**Brief descriptive captions**

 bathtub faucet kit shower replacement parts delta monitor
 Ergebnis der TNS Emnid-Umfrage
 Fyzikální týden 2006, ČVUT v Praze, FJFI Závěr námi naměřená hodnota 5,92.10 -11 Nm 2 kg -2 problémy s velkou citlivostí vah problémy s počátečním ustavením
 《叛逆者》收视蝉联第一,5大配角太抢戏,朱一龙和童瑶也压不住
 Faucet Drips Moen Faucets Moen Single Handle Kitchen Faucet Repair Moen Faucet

==

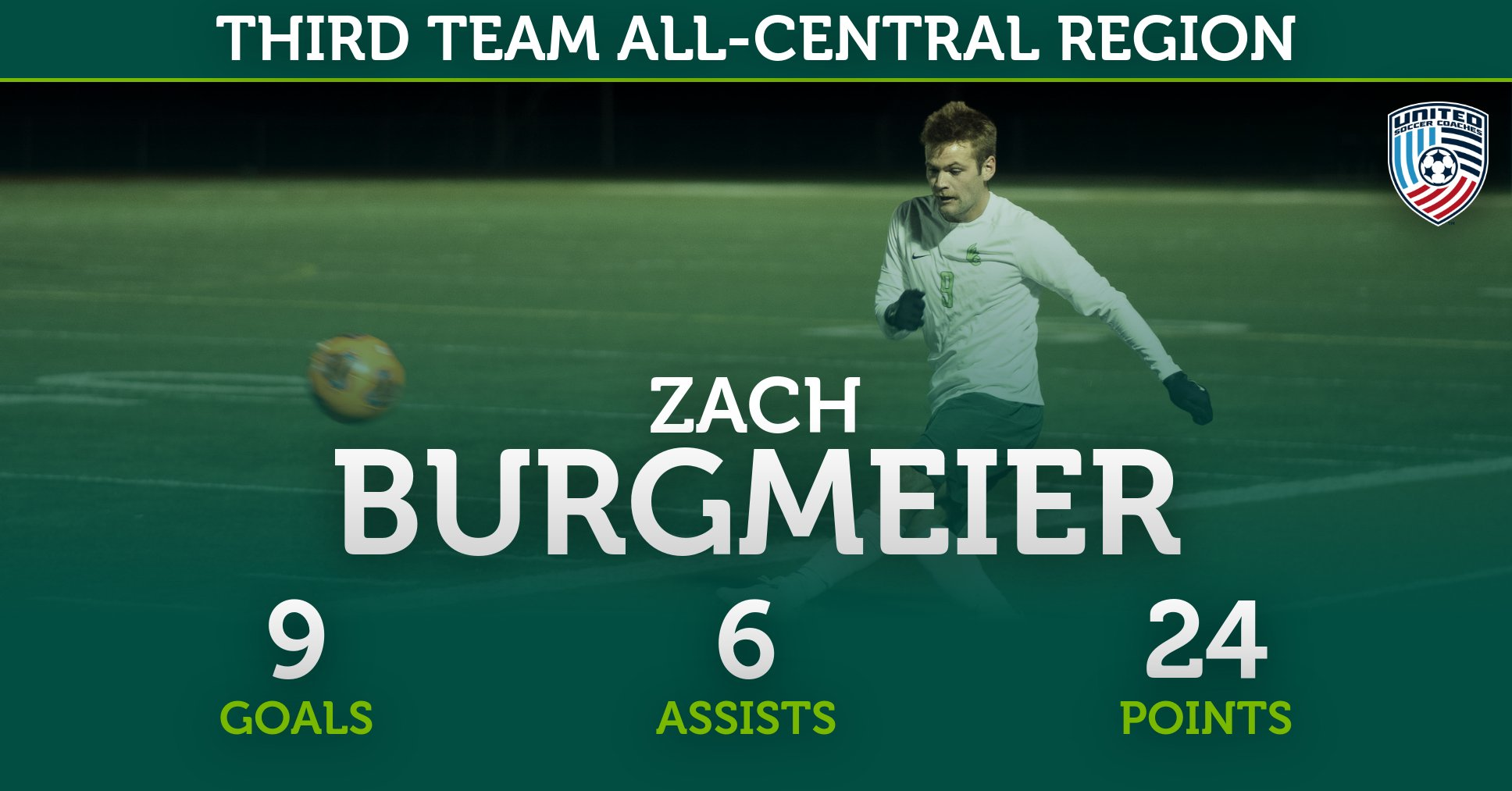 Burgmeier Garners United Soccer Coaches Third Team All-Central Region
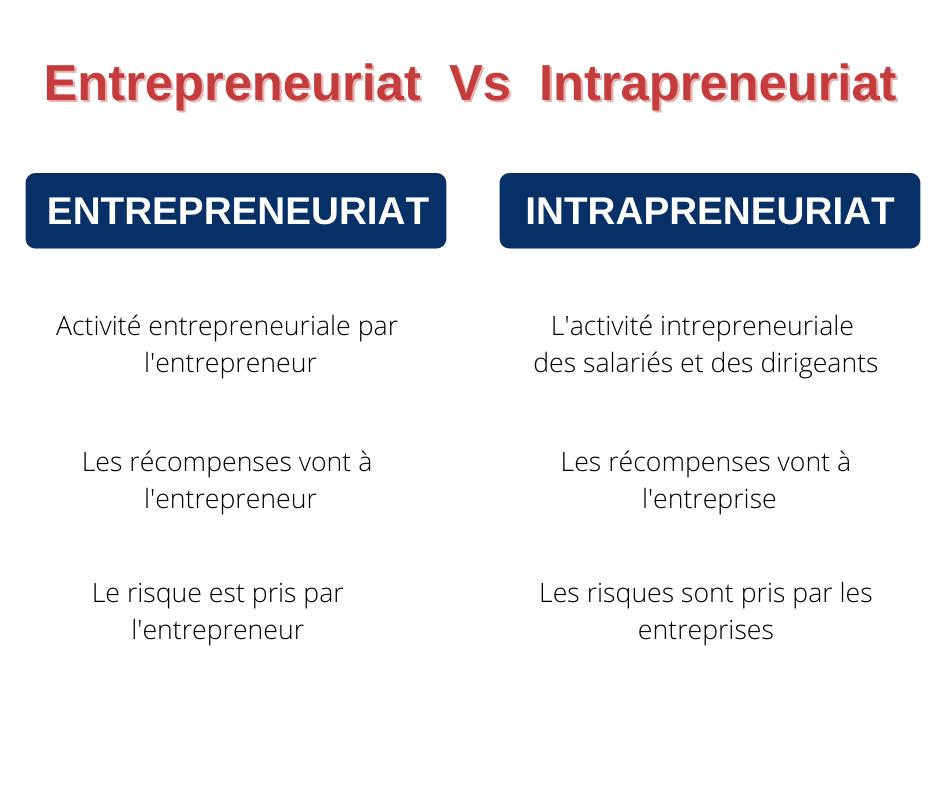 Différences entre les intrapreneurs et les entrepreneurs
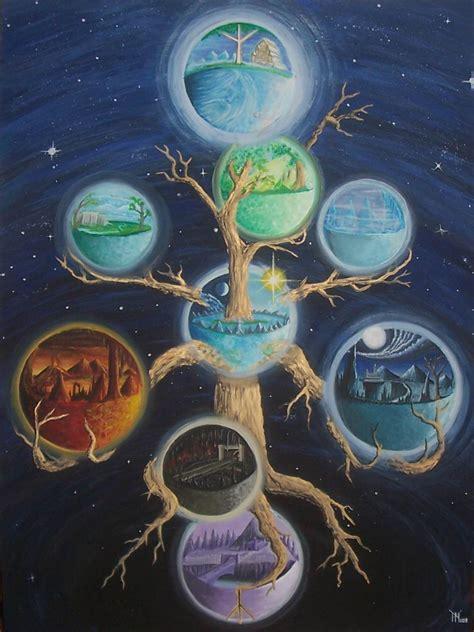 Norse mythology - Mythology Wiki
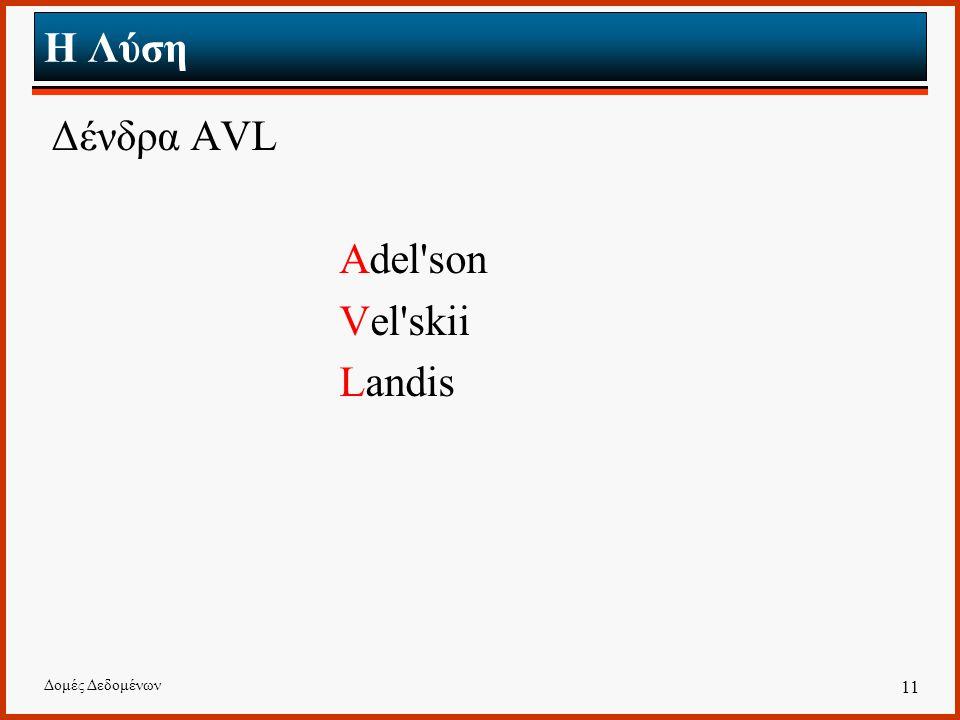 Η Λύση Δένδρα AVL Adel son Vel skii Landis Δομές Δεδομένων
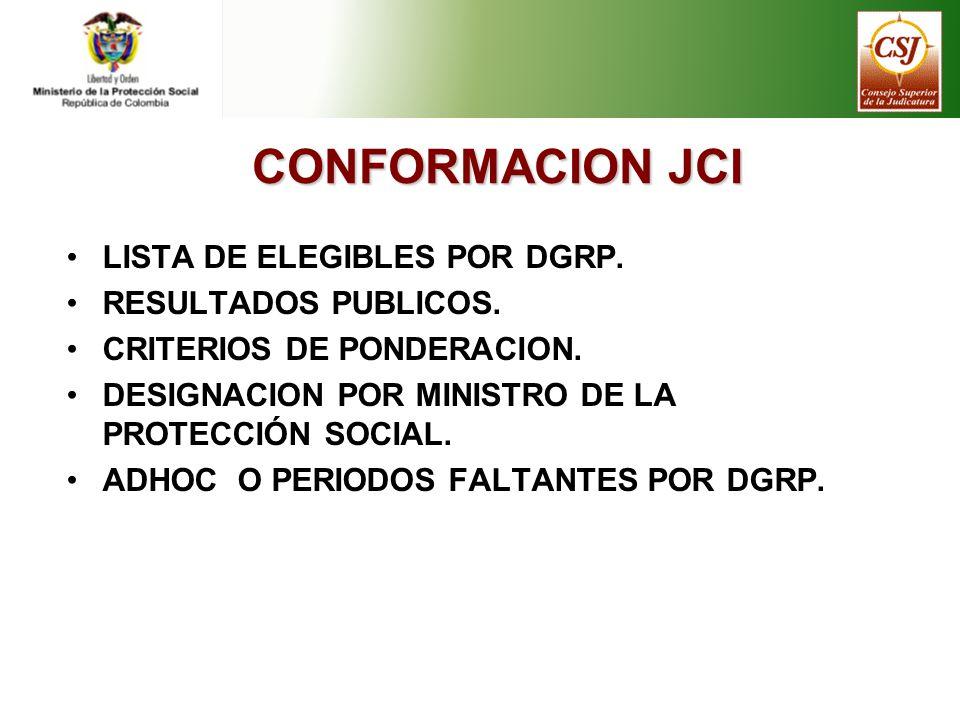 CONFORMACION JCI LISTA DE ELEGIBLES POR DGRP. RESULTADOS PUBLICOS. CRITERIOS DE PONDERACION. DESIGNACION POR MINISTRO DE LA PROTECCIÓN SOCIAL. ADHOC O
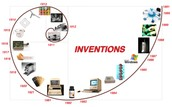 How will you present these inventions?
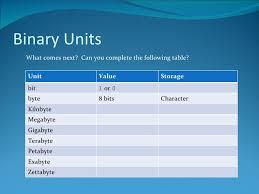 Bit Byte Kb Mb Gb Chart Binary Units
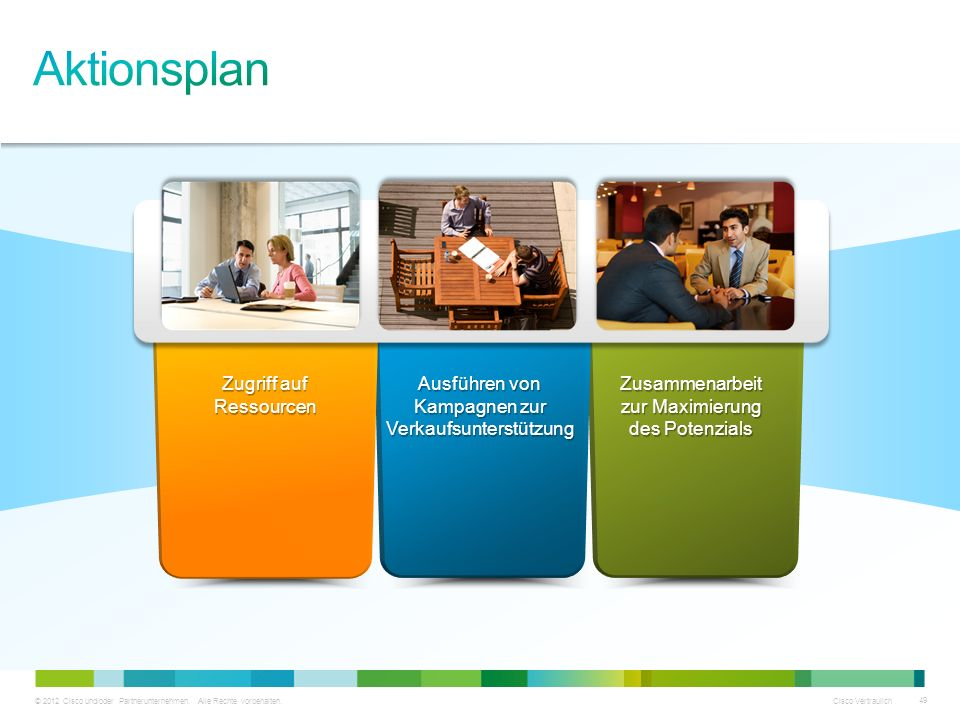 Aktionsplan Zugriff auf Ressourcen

==

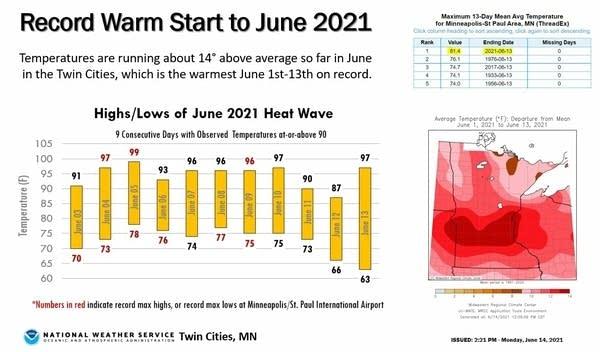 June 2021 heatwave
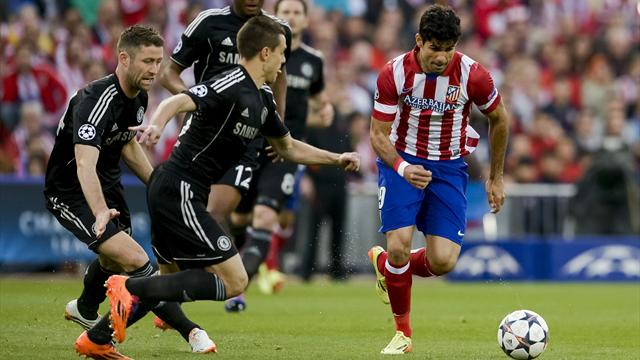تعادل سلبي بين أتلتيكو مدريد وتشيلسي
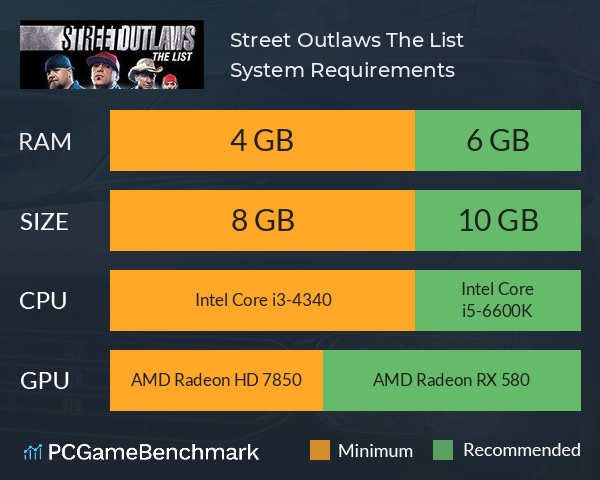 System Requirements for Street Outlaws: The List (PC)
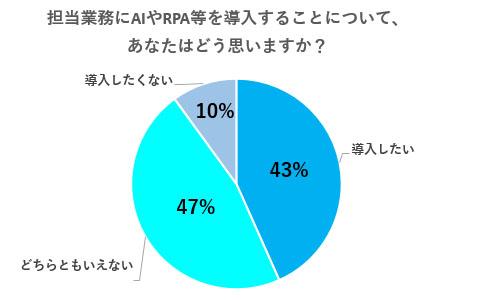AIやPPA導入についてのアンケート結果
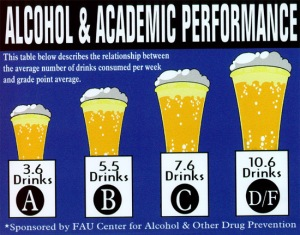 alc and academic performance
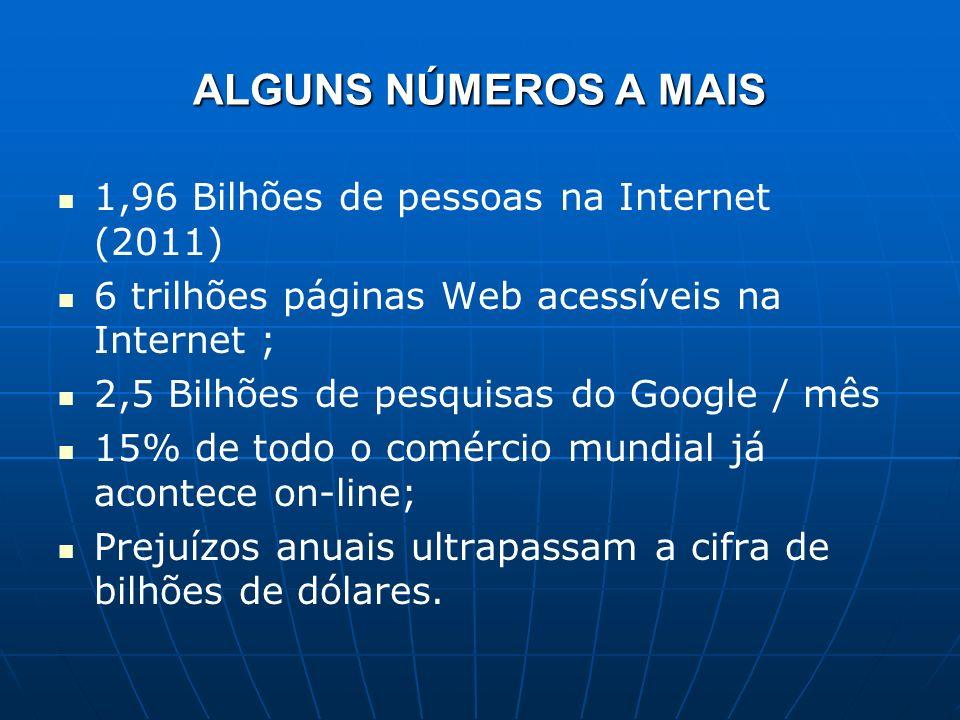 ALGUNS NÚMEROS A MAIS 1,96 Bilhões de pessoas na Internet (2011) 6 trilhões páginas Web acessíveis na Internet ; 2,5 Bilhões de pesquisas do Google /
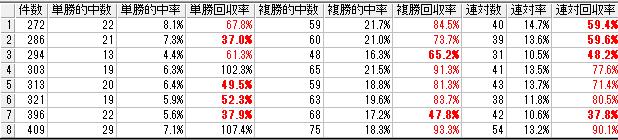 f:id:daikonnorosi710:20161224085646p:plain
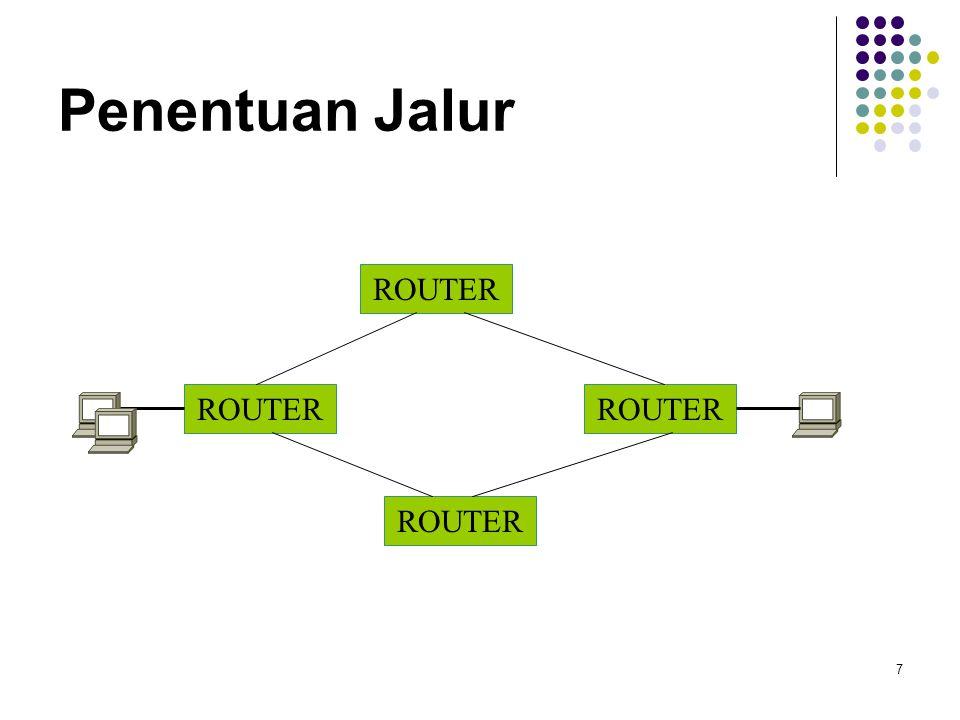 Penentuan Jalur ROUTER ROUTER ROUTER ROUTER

**ABOUT THIS EXERCISE**
Reproduce only the lines above, starting at the line with "bathtub faucet kit" and ending at the line with "Faucet Drips Moen", exactly as written.

**EXERCISE ANSWER**
 bathtub faucet kit shower replacement parts delta monitor
 Ergebnis der TNS Emnid-Umfrage
 Fyzikální týden 2006, ČVUT v Praze, FJFI Závěr námi naměřená hodnota 5,92.10 -11 Nm 2 kg -2 problémy s velkou citlivostí vah problémy s počátečním ustavením
 《叛逆者》收视蝉联第一,5大配角太抢戏,朱一龙和童瑶也压不住
 Faucet Drips Moen Faucets Moen Single Handle Kitchen Faucet Repair Moen Faucet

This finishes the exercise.